Ensemble contre le changement climatique en Antarctique

par Heiner Kubny
05/02/2026

Dans le cadre de la 62e expédition chilienne en Antarctique, une équipe de l'Institut chilien de l'Antarctique s'est rendue sur plusieurs sites de la péninsule antarctique. L'objectif était de vérifier le bon fonctionnement des stations météorologiques automatiques.
Travaux de maintenance dans des conditions extrêmes : interventions entre hélicoptère, bateau et fenêtres de temps limitées. (Photo: INACH)

Dans le cadre de la 62e Expédition antarctique chilienne (ECA 62), une équipe de l’Institut chilien de l’Antarctique a visité plusieurs sites sur la péninsule Antarctique. L’objectif était d’assurer le bon fonctionnement des stations météorologiques automatiques, qui font partie du projet «Latitudinal Sensors». Ces stations fournissent des données ouvertes à la communauté scientifique internationale et contribuent à consolider le rôle du Chili comme pays leader dans la recherche climatique dans la région.

Le réseau comprend actuellement 17 points de mesure répartis dans différentes zones de l’Antarctique. Au cours de l’expédition, de nombreuses stations ont été entretenues, modernisées ou étendues, notamment sur le glacier Union, à Prospect Point ainsi qu’aux bases O’Higgins et Gabriel-González-Videla.

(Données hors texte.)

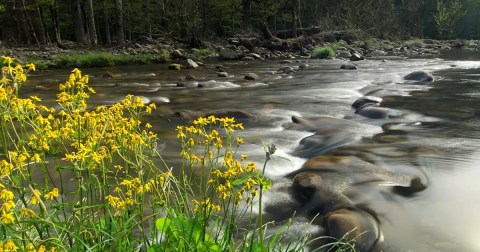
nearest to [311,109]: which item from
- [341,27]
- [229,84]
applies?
[229,84]

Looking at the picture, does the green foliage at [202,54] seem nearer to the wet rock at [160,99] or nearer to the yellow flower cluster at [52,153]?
the wet rock at [160,99]

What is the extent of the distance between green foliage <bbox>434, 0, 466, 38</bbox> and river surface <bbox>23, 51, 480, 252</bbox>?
1849 inches

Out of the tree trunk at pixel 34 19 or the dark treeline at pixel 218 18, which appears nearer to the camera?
the tree trunk at pixel 34 19

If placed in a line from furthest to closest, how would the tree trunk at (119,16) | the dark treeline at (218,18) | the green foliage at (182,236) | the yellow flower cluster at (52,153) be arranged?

En outre, deux nouvelles stations ont été installées sur le mont Vinson et sur l’île Detaille.

Ensemble pour l’Antarctique: recherche latino-américaine à bord de l’ARC Simón Bolívar. (Photo: INACH)

L’expédition a été rendue possible grâce à une coopération internationale: à bord du navire de recherche colombien, des spécialistes chiliens ont travaillé aux côtés de scientifiques de Colombie, d’Équateur et du Venezuela. Cette collaboration permet non seulement une couverture géographique plus étendue, mais favorise également l’échange de connaissances et d’expériences techniques.

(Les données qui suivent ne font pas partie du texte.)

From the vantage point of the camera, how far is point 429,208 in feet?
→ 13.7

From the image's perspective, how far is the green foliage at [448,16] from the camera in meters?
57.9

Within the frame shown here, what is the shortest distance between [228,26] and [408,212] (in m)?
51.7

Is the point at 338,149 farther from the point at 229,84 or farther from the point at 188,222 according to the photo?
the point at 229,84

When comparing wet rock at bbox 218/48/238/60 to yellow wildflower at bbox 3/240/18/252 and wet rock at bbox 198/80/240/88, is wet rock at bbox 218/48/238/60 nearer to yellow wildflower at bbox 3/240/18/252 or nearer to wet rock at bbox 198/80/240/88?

Cristofer Huenchumán, ingénieur en automatisation et en contrôle industriel à l’INACH, a participé à la mission pendant 53 jours. Il souligne l’importance de la coopération : elle permet d’atteindre davantage de points de mesure, de nouer de nouveaux contacts et de mettre en œuvre des améliorations techniques sous différents angles.

Le travail sur le terrain a représenté un grand défi pour l’équipe. Certaines stations n’étaient accessibles qu’en hélicoptère, d’autres par bateau. Les travaux de maintenance ne disposaient souvent que de quelques heures, en fonction des conditions météorologiques, de l’état de la mer et des contraintes logistiques. Des changements météorologiques extrêmes, tels que des tempêtes de neige soudaines, ont encore compliqué les opérations.

Des mesures précises pour l’avenir : les stations automatiques fournissent des données clés pour comprendre le climat. (Photo: INACH)

Les stations automatiques enregistrent une grande variété de données climatiques, notamment la température de l’air, l’humidité, la concentration de CO₂, la direction et la vitesse du vent, la température du sol, ainsi que différentes valeurs de rayonnement et la pression atmosphérique. Ces données sont essentielles pour comprendre les processus climatiques et, après une collecte à long terme conforme aux normes de l’Organisation météorologique mondiale, peuvent être utilisées pour des prévisions et des analyses scientifiques.

En plus de la collecte de données, l’équipe s’est également engagée dans la protection de l’environnement. Les restes de l’ancien abri Federico-Puga ont ainsi été retirés afin de réduire l’impact humain sur l’environnement fragile de l’Antarctique.

Parallèlement, l’équipe des capteurs travaille à l’amélioration d’une plateforme web destinée à faciliter l’accès aux données collectées. L’objectif est d’optimiser la visualisation, de simplifier les téléchargements et de permettre l’analyse des évolutions climatiques sur différentes périodes.

Dépasser les frontières : la coopération renforce la science et les compétences en recherche. (Photo: INACH)

Ces avancées profitent aux chercheurs de disciplines très diverses. Par exemple, les biologistes peuvent utiliser les données climatiques pour mieux comprendre le comportement des populations animales, comme les colonies de manchots, et analyser leur évolution en lien avec les changements environnementaux.

L’Institut chilien de l’Antarctique joue un rôle central dans ce contexte. Placé sous l’autorité du ministère des Affaires étrangères, il coordonne la recherche antarctique nationale, promeut l’excellence scientifique et renforce la coopération internationale. Il contribue également à rendre les connaissances sur l’Antarctique accessibles à un large public et à développer davantage la région de Magallanes en tant que porte d’entrée majeure vers le continent blanc.